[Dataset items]
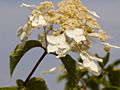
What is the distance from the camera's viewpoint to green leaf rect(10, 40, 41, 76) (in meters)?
1.49

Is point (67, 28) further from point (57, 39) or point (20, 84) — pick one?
point (20, 84)

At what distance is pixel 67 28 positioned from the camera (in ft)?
4.38

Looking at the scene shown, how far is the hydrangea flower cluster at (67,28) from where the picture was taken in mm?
1320

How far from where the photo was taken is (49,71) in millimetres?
1899

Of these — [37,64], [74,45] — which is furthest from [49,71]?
[74,45]

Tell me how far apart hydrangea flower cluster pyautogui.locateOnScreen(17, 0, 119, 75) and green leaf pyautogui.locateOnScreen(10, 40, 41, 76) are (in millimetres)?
64

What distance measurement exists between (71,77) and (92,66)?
0.46ft

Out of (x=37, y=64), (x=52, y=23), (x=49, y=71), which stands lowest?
(x=49, y=71)

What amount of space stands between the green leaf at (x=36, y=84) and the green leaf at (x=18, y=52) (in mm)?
145

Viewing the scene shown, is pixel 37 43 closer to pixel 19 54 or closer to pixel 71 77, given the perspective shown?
pixel 19 54

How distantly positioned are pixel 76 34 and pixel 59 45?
10 cm

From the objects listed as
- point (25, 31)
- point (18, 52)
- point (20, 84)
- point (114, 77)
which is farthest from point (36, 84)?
point (114, 77)

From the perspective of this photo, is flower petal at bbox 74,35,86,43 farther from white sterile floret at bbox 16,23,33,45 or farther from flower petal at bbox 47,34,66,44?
white sterile floret at bbox 16,23,33,45

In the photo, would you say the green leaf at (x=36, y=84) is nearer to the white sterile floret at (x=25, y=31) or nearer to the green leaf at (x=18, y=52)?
the green leaf at (x=18, y=52)
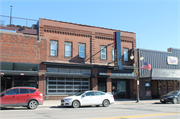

▶ _Written problem_: Repeat word for word the part of the rows that opens with the line containing "From the perspective" and runs through the end of the rows, both ends included. Leave the pictures out.

▶ _Result of the task_:
From the perspective of this photo, is flower petal at bbox 74,35,86,43 farther from white sterile floret at bbox 16,23,33,45 or farther from flower petal at bbox 47,34,66,44?
white sterile floret at bbox 16,23,33,45

In the photo, would you say the green leaf at (x=36, y=84) is nearer to the white sterile floret at (x=25, y=31) or nearer to the green leaf at (x=18, y=52)?
the green leaf at (x=18, y=52)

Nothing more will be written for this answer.